The Jacobiator of nonholonomic systems and the geometry of reduced nonholonomic brackets

TL;DR

This paper investigates the geometric structure of reduced nonholonomic systems, deriving formulas for their Jacobiators, and explores conditions under which these systems admit genuine Poisson structures, with applications to classical mechanics examples.

Contribution

It provides global formulas for nonholonomic Jacobiators and clarifies their relationship with twisted Poisson structures, extending understanding of reduced brackets in nonholonomic mechanics.

Findings

Derived formulas for nonholonomic Jacobiators before and after reduction.

Identified conditions for reduced brackets to be genuine Poisson structures.

Applied results to classical mechanical examples, including Chaplygin systems.

Abstract

In this paper, we consider the hamiltonian formulation of nonholonomic systems with symmetries and study several aspects of the geometry of their reduced almost Poisson brackets, including the integrability of their characteristic distributions.
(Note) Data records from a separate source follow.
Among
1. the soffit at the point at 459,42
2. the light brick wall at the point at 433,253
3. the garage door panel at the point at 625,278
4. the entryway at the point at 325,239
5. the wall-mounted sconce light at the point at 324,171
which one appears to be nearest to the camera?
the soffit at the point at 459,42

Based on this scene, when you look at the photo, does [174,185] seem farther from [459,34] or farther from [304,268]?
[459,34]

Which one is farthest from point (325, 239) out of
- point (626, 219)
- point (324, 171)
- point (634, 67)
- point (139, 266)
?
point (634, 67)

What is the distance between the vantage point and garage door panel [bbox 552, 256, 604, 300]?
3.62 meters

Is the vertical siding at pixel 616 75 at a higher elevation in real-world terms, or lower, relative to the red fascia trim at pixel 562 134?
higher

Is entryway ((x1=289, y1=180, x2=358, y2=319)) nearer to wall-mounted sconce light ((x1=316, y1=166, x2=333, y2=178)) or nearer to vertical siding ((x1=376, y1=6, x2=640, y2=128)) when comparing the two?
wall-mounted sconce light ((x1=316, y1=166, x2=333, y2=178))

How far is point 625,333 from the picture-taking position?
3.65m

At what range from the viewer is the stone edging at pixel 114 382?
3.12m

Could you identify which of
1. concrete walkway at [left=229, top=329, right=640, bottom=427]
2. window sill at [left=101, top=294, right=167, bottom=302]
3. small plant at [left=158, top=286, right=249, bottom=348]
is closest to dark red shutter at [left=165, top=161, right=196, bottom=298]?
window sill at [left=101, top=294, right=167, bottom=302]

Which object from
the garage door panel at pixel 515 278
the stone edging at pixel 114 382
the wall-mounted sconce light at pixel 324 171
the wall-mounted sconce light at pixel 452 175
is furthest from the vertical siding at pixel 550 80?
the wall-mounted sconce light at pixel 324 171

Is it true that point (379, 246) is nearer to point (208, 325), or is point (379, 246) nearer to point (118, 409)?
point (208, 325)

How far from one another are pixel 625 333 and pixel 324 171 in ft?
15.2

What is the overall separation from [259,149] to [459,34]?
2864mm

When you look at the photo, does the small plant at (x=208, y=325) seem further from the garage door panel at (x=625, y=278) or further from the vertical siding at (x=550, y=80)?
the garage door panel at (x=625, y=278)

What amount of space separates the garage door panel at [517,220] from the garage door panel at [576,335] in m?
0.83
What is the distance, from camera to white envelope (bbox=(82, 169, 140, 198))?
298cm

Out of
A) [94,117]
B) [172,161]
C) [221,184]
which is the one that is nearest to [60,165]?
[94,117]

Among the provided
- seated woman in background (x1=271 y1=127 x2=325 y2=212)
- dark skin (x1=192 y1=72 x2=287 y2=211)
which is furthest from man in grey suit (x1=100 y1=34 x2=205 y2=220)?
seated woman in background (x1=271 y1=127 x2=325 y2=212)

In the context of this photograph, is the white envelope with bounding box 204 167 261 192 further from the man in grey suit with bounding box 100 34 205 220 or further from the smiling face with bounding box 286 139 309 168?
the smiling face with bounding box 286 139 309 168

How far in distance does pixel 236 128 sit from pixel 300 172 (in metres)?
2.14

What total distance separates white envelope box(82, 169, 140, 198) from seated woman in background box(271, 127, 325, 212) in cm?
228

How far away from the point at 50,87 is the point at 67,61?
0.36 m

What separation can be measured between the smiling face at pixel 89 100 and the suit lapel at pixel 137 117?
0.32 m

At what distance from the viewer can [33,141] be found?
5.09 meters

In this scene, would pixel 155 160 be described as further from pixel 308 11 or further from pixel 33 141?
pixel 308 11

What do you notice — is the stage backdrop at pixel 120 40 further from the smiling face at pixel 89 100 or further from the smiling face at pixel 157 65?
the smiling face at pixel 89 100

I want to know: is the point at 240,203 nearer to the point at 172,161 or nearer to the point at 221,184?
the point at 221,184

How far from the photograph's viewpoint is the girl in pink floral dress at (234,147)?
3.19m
Our starting point is establishing global formulas for the nonholonomic Jacobiators, before and after reduction, which are used to clarify the relationship between reduced nonholonomic brackets and twisted Poisson structures. For certain types of symmetries (generalizing the Chaplygin case), we obtain genuine Poisson structures on the reduced spaces and analyze situations in which the reduced nonholonomic brackets arise by applying a gauge transformation to these Poisson structures. We illustrate our results with mechanical examples, and in particular show how to recover several well-known facts in the special case of Chaplygin symmetries.